Queda claro, pues, que a través de estos procedimientos la mente humana quiere potenciar su finitud y convertirla en lenguaje capaz de decir el universo. Medir es el primer acto de dominar, porque es propio del "dominus" recorrer su terreno, mensurarlo, solazarse soñando qué hará con él, sentirse dueño. Fue éste el motivo por el que Dios consideró pecado el censo de David (2 Sam 24,2-10) y le reprendió tan severamente.

Si medir es adueñarse queda claro también que cualquier pretendida "medida" del ser divino supone una entraña perversa de orden manipulador y mágico. No es la aritmética de tu mente la que tiene que empinarse para ver si alcanza a Dios, sino tu mente la que ha de aprender el sosiego del discípulo para aprender la aritmética de Dios.

Es aritmética divina que las cosas se multiplican cuando las divides y repartes, como en la multiplicación de los panes (cf. Mt 14,17ss). Pertenece también a esta ciencia del Cielo que todo será más grande cuando muchos sean uno, como pidió Nuestro Señor Jesucristo poco antes de padecer (Jn 17). En las matemáticas de Jesús hay primeros que serán últimos y últimos que serán primeros (Mt 19,30), y si alguien pierde todo, gana cien veces lo que perdió (Mt 19,29), con lo que obtienes una extraña tabla de multiplicar.

La aritmética de Cristo desconcierta a los sagaces y entendidos: cuando dice «Yo hago las obras de mi Padre» (Jn 10,37-38) parece decir lo contrario a «El Padre es mayor que Yo» (Jn 14,28), y no hay lógica que ponga de acuerdo semejantes expresiones. Y cuando predica: «El mayor que sea el servidor de todos» (Mt 23,11), ¿en qué sistema de axiomas y teoremas cabrá cabalmente todo eso?

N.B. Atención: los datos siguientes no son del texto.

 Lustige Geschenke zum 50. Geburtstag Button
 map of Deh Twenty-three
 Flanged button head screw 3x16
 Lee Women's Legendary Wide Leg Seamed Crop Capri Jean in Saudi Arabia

Lo más sorprendente de esta matemática es la relación entre el amor a tu Dios y el amor a tu prójimo. Tu razón te grita la terrible desproporción que hay entre el infinito inconmensurable de Dios y tú. Esa misma certeza racional te hace mirar a tu prójimo como uno que es básicamente igual a ti. Mas he aquí que el Señor Jesús te dice: «Lo que hicisteis a uno de mis humildes hermanos, a mí me lo hicisteis» (Mt 25,40); pensamiento que no queda sólo en la Escritura, porque junto a él resuena en tus oídos el modo como te enseñó que habrías de utilizar en la oración por excelencia: «Padre... perdónanos como nosotros hemos perdonado...» (Mt 6,12). ¿Reconoces la misma idea? Y luego eso otro: «La medida que utilicéis la usarán con vosotros» (Mt 7,2).

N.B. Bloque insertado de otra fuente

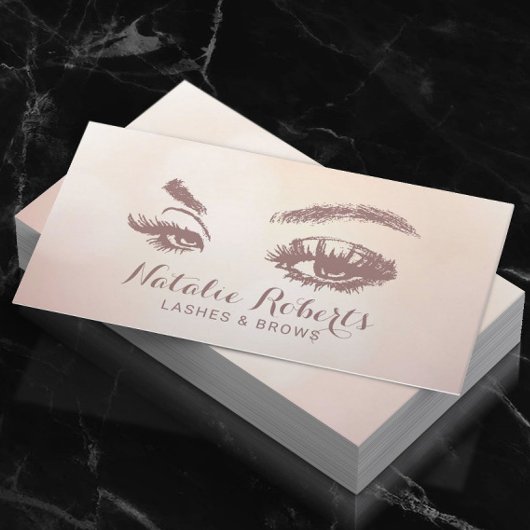 Carte De Visite Lashes Bros Maquillage Artiste Pastel Salon de Bea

Hablando así Cristo enseñaba que, desde el misterio del designio amoroso del Padre que hizo posible el milagro de la Encarnación, hay una relación nueva, compleja y hermosa entre lo finito y lo infinito. No podía ser de otro modo, pues vemos al Hijo entregado a la muerte para rescatar a los siervos rebeldes, que son los hombres.

Por ello la petición que Cristo hace al Padre, es súplica que expresa bien la paradoja admirable de la nueva aritmética: «Quiero que los ames con el amor que me tienes...» (cf. Jn 17,26). Con esas leyes de amor y esos axiomas de gracia, ¿es extraño que la incógnita se despeje y aparezca el rostro de Papá Dios?